### [Written instruction a]
Duplicate the entries from the line containing "Which is nearest" down through the end of the entries.

--- Begin Excerpt ---

What do the best cine lenses have that regular lenses don't? If you’ve been brought up using modern photographic glass, then cine lenses might seem like a step back in time. No autofocus, no image stabilization, and often no electronic communication with the camera, so you have to set the desired aperture on the lens itself.
Indeed, the best cine lenses are typically much slower than their photographic cousins, thanks to their "slower" (or, in some cases, simply "more honest") maximum apertures – more on that in a moment.
Although you can use modern AF lenses on many of the best cinema cameras, and other cameras for filmmaking, a properly designed cine lens offers major advantages for filmmakers, who more often than not use manual focus.
Far from photographic optics, with their short focus throw and electronic fly-by-wire systems, cine lenses have a large focus rotation angle – more than double most stills lenses – for better control and greater ease of achieving critical focus. All-mechanical lens rings control the focus and aperture, and zoom – although primes far outweigh zooms in popularity for the best cine lenses.

--- End Excerpt ---
--- Begin Data for this task ---

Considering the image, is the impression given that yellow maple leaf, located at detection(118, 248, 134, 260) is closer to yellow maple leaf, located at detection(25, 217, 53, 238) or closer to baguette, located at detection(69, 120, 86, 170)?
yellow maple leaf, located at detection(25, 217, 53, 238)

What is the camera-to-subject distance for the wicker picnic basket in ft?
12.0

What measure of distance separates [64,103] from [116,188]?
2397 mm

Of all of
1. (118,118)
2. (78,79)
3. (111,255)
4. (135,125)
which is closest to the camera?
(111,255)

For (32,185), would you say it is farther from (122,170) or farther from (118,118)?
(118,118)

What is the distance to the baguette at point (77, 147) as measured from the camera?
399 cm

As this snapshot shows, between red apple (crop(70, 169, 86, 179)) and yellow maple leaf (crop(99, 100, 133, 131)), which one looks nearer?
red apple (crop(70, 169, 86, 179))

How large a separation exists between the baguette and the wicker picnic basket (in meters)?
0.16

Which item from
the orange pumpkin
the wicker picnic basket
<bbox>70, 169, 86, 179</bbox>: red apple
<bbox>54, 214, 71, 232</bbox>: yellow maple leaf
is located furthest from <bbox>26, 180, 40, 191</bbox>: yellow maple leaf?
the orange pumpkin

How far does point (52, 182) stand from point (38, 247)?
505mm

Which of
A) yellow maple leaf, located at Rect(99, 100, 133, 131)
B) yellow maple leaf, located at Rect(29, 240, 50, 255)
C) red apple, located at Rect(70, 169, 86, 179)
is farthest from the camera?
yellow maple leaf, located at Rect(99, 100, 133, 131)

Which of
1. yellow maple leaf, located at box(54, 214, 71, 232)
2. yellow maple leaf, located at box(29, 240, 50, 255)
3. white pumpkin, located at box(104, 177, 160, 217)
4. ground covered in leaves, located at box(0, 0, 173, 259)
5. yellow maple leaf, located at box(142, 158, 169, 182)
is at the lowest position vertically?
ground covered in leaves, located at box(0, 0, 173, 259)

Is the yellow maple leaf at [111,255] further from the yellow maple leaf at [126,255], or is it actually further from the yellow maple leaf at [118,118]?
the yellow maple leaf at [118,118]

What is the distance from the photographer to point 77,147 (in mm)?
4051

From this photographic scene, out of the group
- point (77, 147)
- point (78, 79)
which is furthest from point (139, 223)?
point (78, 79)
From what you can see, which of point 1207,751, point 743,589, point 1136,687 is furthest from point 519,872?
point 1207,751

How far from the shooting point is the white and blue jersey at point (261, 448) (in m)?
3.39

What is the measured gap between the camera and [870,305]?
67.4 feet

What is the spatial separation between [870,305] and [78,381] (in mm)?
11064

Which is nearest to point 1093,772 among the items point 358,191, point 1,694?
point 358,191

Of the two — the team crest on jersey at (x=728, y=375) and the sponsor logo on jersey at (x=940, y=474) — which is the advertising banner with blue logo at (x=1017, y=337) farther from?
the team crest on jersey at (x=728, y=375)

--- End Data for this task ---

### [Written instruction b]
Answer these from the text on cine lenses:
(i) Where does the text say the desired aperture has to be set on a cine lens?
(ii) How does the focus rotation angle of cine lenses compare with that of most stills lenses?
(iii) Which are more popular among the best cine lenses, primes or zooms?

### [Response a]
Which is nearest to point 1093,772 among the items point 358,191, point 1,694?
point 358,191

Of the two — the team crest on jersey at (x=728, y=375) and the sponsor logo on jersey at (x=940, y=474) — which is the advertising banner with blue logo at (x=1017, y=337) farther from?
the team crest on jersey at (x=728, y=375)

### [Response b]
(i) On the lens itself.
(ii) It is more than double.
(iii) Primes.